Notes on the ongoing recovery from the 14-Jul-2005 meltdown.
Organized in reverse chronological order—if you don't know
what this is all about, scroll down to the bottom and read up!
5-Sep-2005 23:15
John's memorial site, and a call for assistance
I got my father's memorial site back up (and changed the appearance
and function of the retirement letters page into the bargain).
A number of sites I'm hosting for others aren't restored yet. I
suspect that there's been a lack of communication on what needs to be
done; for that I apologize. And, even more useful, try to now
communicate what needs to be done.
If you've got a site here that I haven't turned back on yet, please
poke me when you're ready to have it turned on. If you can check it
for obvious missing image files (especially JPEGs) first and replace
them, that will probably help it look better when it does come up. If
not, so it goes; I'll turn it on and you can check it for missing
files when it's live.
I'm getting fairly close to declaring the "recovery" period
over.
26-Aug-2005 14:10
Real photos, outside work, and such
Got my real photos section up. Worked on an outside paid project
that came up, and delayed this work some. Cleaned up many little
details for me and others.
The remaining web sites for other people can go live whenever you
say. Because of the high chance of missing images, I do want to
coordinate with you when they go live, though; I want you to be
available to check them out and fix whatever is wrong fairly quickly,
at least to know that there's something needing fixing.
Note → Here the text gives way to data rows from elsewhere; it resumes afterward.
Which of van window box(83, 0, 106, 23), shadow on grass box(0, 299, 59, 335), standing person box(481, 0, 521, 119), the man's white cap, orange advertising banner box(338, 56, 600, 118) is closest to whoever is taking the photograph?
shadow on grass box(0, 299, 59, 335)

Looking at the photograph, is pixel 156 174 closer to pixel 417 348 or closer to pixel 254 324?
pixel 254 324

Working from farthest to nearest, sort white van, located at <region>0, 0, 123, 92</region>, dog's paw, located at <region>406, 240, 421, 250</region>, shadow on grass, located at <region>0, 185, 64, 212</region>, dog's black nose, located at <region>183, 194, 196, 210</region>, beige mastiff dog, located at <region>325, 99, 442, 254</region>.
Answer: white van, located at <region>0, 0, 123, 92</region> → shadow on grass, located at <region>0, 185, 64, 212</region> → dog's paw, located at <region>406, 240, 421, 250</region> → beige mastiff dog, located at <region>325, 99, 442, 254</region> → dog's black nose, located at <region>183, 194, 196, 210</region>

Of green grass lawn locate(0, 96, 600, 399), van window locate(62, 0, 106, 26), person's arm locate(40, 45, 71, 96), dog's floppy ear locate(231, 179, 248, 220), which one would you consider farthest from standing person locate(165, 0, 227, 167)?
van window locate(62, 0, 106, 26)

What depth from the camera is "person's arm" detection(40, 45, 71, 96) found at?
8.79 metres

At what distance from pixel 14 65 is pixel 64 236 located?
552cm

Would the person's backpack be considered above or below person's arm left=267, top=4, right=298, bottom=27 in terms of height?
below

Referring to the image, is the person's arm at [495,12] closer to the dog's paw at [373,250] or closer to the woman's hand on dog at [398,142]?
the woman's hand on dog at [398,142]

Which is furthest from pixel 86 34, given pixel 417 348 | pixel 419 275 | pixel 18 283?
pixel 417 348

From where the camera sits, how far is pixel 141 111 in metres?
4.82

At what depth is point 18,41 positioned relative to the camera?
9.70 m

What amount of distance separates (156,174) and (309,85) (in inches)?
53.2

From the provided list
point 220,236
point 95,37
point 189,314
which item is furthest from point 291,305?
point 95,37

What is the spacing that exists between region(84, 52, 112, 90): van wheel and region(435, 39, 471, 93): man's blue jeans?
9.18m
I will soon be declaring the recovery finished. This doesn't mean
I think absolutely everything will be fixed yet, you understand. Just
that the worklist is becoming somewhat indefinite, and update intervals
longer, and it's less and less deserving of its own special
weblog.
17-Aug-2005 00:24
External DVD burner, and mod_perl
After five days mostly mucking about with getting an
external DVD burner working, I've got one, which will make moving data
around and some new types of backup procedure possible. I've had
three different burners and two different external cases installed at
various times, and of course the thing that actually works, finally,
is much the most expensive of the choices.
And I've started work on getting my photo galleries
working, and have cracked the first big problem (due to the software
changes I'm upgrading from Perl 5.6 to Perl 5.8, and from mod_perl 1
to mod_perl 2). I can now run simple Perl scripts under mod_perl 2,
and have found where they hid the utility functions.
5-Aug-2005 17:06
Dragaera.info back except for mailing lists
Oh, and booksearch results aren't showing up, but I expect to fix
that shortly.
Mailing lists will be next, and I'm not sure if that will be fairly
simple, or if it will turn out to be a pain. Maybe this weekend, if
it's simple.
On the way, I updated ns2 to Debian 3.1, which means I'm now
running the same software version on both servers. Also, I have
reliable access to the mp3 collection I serve from there, which means
I can now listen to music while working on this.
3-Aug-2005 17:43
Dragaera.info coming back
But slowly. Considerable portions still go to the recovery page.
Also, I updated the software on ns2 to match gw, and got a backup
procedure working (still manually triggered).
A number of users have continued to contribute to the recovery
through the paypal link on the recover page. Thank
you very much!
30-Jul-2005 02:05
richard.dyer-bennet.net restored
Another web site back up—and a bit expanded (I've had pending
images from Paul to add for over a year, sigh).
29-Jul-2005 16:31
Many more orphans identified
A bunch of orphans were under the old "httpd" user, meaning they
were created dynamically by Apache. So most of the lost gallery
directories were there, and lots of Chaz's knotware sessions were
there. They've been assigned to the right owner now, and a few
renamed as well.
29-Jul-2005 15:15
Orphans identified
The orphan files that are images have been identified. So in
/home/restore/orphans, the file that (for example) used to be named
"#1458446" was determined to be a jpeg, so it's now named
"#1458446.JPEG". This makes it possible to easily look at it in an
image viewer, for example.
Use "ls -l" to show the owners of the files; the file ownership was
preserved across the disaster, mostly. Most of the loose files in
/home/restore/orphans turn out to be jpegs belonging to Oleg.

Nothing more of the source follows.